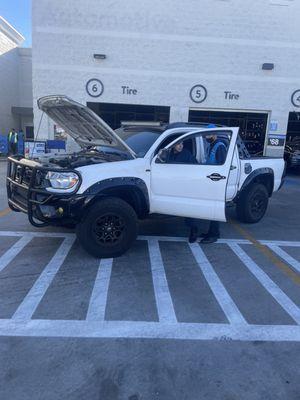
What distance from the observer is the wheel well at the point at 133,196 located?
5289 millimetres

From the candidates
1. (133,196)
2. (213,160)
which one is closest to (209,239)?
(213,160)

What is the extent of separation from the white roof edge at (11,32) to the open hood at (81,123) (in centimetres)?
2489

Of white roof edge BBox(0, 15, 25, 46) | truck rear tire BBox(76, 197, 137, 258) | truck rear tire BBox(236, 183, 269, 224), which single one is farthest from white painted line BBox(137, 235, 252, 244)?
white roof edge BBox(0, 15, 25, 46)

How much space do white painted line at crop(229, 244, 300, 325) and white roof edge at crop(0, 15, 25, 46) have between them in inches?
1093

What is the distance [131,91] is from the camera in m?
17.8

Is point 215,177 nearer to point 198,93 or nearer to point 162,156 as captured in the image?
point 162,156

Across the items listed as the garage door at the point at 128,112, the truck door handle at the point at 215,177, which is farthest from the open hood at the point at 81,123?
the garage door at the point at 128,112

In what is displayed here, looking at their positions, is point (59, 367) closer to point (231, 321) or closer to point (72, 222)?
point (231, 321)

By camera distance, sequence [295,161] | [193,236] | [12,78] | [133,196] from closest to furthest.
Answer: [133,196]
[193,236]
[295,161]
[12,78]

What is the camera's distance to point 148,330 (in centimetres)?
351

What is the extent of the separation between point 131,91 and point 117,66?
1.33 m

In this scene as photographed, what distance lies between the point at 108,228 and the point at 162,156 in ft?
4.38

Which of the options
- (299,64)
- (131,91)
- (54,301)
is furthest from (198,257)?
(299,64)

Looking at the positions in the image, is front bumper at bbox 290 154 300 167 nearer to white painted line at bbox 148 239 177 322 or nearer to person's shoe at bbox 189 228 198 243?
person's shoe at bbox 189 228 198 243
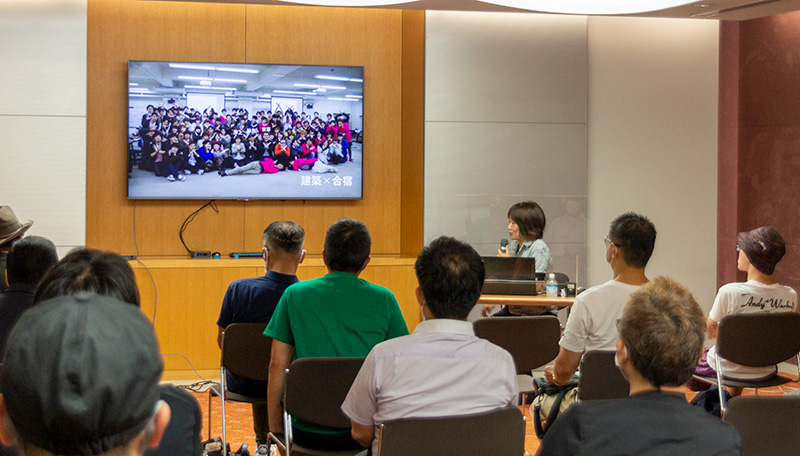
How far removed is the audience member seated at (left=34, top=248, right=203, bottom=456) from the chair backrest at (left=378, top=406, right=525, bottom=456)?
63 cm

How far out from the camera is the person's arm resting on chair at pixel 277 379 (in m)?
3.09

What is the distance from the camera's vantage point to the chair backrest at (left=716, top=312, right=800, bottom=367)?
408 centimetres

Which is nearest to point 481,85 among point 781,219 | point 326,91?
point 326,91

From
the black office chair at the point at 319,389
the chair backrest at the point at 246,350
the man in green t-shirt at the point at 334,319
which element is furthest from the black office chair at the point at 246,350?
the black office chair at the point at 319,389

★ ★ ★ ★ ★

* _What needs to be done_: Turn all of the material above into a numbered list with one line per item. Skip the blank lines and leave out the pictures.

* _Answer to this exercise_:
1. What distance from the observer is the wheel well at the point at 133,196 located?
2. 5289 millimetres
3. From the candidates
4. 1. (133,196)
5. 2. (213,160)
6. which one is closest to (209,239)?
7. (213,160)
8. What is the extent of separation from the white roof edge at (11,32) to the open hood at (81,123) (in centimetres)?
9. 2489
10. Of white roof edge BBox(0, 15, 25, 46) | truck rear tire BBox(76, 197, 137, 258) | truck rear tire BBox(236, 183, 269, 224), which single one is farthest from white painted line BBox(137, 235, 252, 244)?
11. white roof edge BBox(0, 15, 25, 46)
12. How much space do white painted line at crop(229, 244, 300, 325) and white roof edge at crop(0, 15, 25, 46) have between them in inches?
13. 1093
14. What is the distance [131,91] is from the camera in m?
15. 17.8
16. Is point 215,177 nearer to point 198,93 or nearer to point 162,156 as captured in the image?
17. point 162,156
18. Across the items listed as the garage door at the point at 128,112, the truck door handle at the point at 215,177, which is farthest from the open hood at the point at 81,123?
19. the garage door at the point at 128,112
20. In what is displayed here, looking at their positions, is point (59, 367) closer to point (231, 321) or closer to point (72, 222)?
21. point (231, 321)
22. By camera distance, sequence [295,161] | [193,236] | [12,78] | [133,196] from closest to furthest.
23. Answer: [133,196]
24. [193,236]
25. [295,161]
26. [12,78]
27. What is the camera's distance to point 148,330 (in centimetres)?
28. 351
29. What is the extent of the separation between point 131,91 and point 117,66?
30. 1.33 m
31. In this scene as photographed, what distance lies between the point at 108,228 and the point at 162,156 in ft?
32. 4.38
33. Which of the options
34. - (299,64)
35. - (131,91)
36. - (54,301)
37. is furthest from (198,257)?
38. (299,64)
39. Looking at the positions in the image, is front bumper at bbox 290 154 300 167 nearer to white painted line at bbox 148 239 177 322 or nearer to person's shoe at bbox 189 228 198 243?
40. person's shoe at bbox 189 228 198 243
41. How far removed is the audience member seated at (left=34, top=248, right=203, bottom=456) from the chair backrest at (left=378, top=406, right=525, bottom=456)?
42. 63 cm
43. How far out from the camera is the person's arm resting on chair at pixel 277 379 (in m)?
44. 3.09
45. What is the distance from the camera's vantage point to the chair backrest at (left=716, top=312, right=800, bottom=367)?
46. 408 centimetres
47. Which is nearest to point 481,85 among point 781,219 | point 326,91?
48. point 326,91
49. From
50. the black office chair at the point at 319,389
51. the chair backrest at the point at 246,350
52. the man in green t-shirt at the point at 334,319
53. which element is furthest from the black office chair at the point at 246,350?
54. the black office chair at the point at 319,389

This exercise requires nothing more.